# What do you do when your tortoise dies?



## ejd71 (Mar 17, 2016)

Hi, I'm a newbie who's tortoise who has been in the family since 1954 has died. Elvis was my mum's 10th birthday present and she died 10 years this year. I'm at a loss and am looking for advice. Today I phoned the vet and asked them. They said burial or cremation but what do people do? People have asked am I keeping the shell. Is that something that's done? Please any advice will be gratefully received. Many thanks.


----------



## Anyfoot (Mar 17, 2016)

ejd71 said:


> Hi, I'm a newbie who's tortoise who has been in the family since 1954 has died. Elvis was my mum's 10th birthday present and she died 10 years this year. I'm at a loss and am looking for advice. Today I phoned the vet and asked them. They said burial or cremation but what do people do? People have asked am I keeping the shell. Is that something that's done? Please any advice will be gratefully received. Many thanks.

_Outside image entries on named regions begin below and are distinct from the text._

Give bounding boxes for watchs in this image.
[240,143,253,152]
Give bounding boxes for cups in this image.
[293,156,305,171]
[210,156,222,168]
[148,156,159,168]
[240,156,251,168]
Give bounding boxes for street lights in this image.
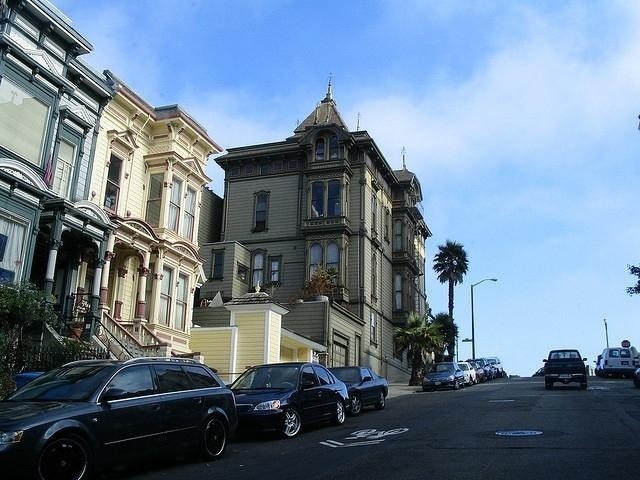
[603,318,609,348]
[471,278,499,358]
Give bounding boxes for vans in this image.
[595,346,638,376]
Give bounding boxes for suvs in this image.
[0,356,238,480]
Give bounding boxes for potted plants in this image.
[70,321,84,338]
[308,265,340,301]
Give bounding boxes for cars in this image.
[226,362,351,438]
[422,357,505,391]
[325,366,389,417]
[633,366,640,389]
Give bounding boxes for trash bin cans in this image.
[15,372,45,390]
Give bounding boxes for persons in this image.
[329,149,338,159]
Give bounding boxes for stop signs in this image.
[621,340,632,349]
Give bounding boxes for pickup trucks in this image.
[542,349,589,389]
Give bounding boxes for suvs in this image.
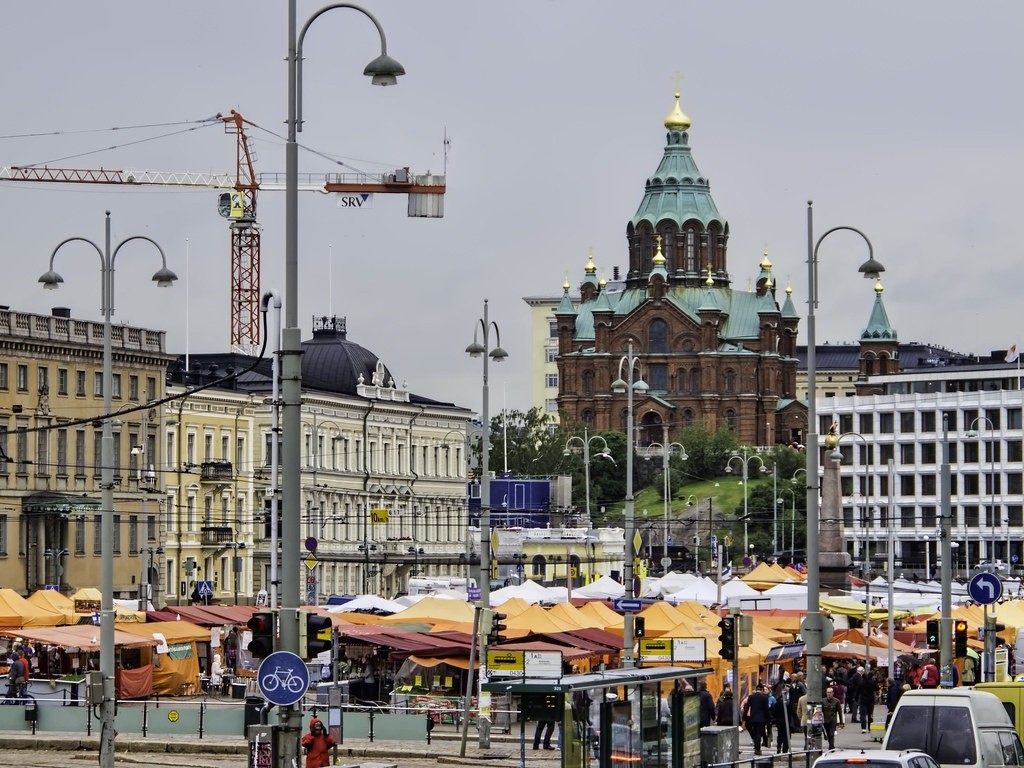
[812,749,941,768]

Hi and welcome to the forum. 
So sorry to hear of your loss. Can't help with your question but someone will be along to help you soon. What species of tort was he?


----------



## Merrick (Mar 17, 2016)

You can see if you can donate the body to a local university or burial are both things I have seen been done


----------



## Maggie Cummings (Mar 17, 2016)

First, please hug your Mom for me and tell her I lost my Bob in August, and still cry everyday. She won't get over it. 
Bob was 125 pounds and I buried him in my back yard.
If you want the shell you have to put his body where animals can't get it, like on a roof, and let the sun and bugs clean out the shell. I personally think it's disrespectful to a beloved animal. I almost tried to keep Bob's. But hell, I don't want him running around naked in heaven....


----------



## Grandpa Turtle 144 (Mar 17, 2016)

Sorry to hear of your loss .


----------



## Speedy-1 (Mar 17, 2016)

*Hi and welcome , sorry for your loss ! *


----------



## MPRC (Mar 17, 2016)

My pets are buried in my yard in a safe place where I know they wont be disturbed.


----------



## harris (Mar 17, 2016)

How much did your mum love Elvis? Without sounding offensive, and assuming your mum is resting at a gravesite, you can get him cremated and sprinkle him on her grave if they were really close. I personally could not do the shell thing if I had one with me for 50+ yrs.


----------



## ejd71 (Mar 17, 2016)

Thank you for your replies and understanding. I don't feel comfortable about the shell business. I think burial will be the way I'll go. I can't believe he's gone. We discovered last year that he was actually a she and she had two eggs inside her!


----------



## Gillian M (Mar 17, 2016)

Hi and terribly sorry about your loss. "_Time heals all wounds_" as is said.

So sorry, can't help with your question.


----------



## Maggie Cummings (Mar 17, 2016)

I'm sorry, I didn't understand that your Mum was gone too. Please accept my condolences....


----------



## wellington (Mar 17, 2016)

So sorry for your loss. There is another way of keeping the shell, but to me it's a little disturbing, but I haven't crossed that road yet and hoping I don't have too. But the other way is chemical based, I believe bleach, but it can also bleach the shell. There may be another chemical way, but I don't remember it. I think a special spot in your or her yard is nice.


----------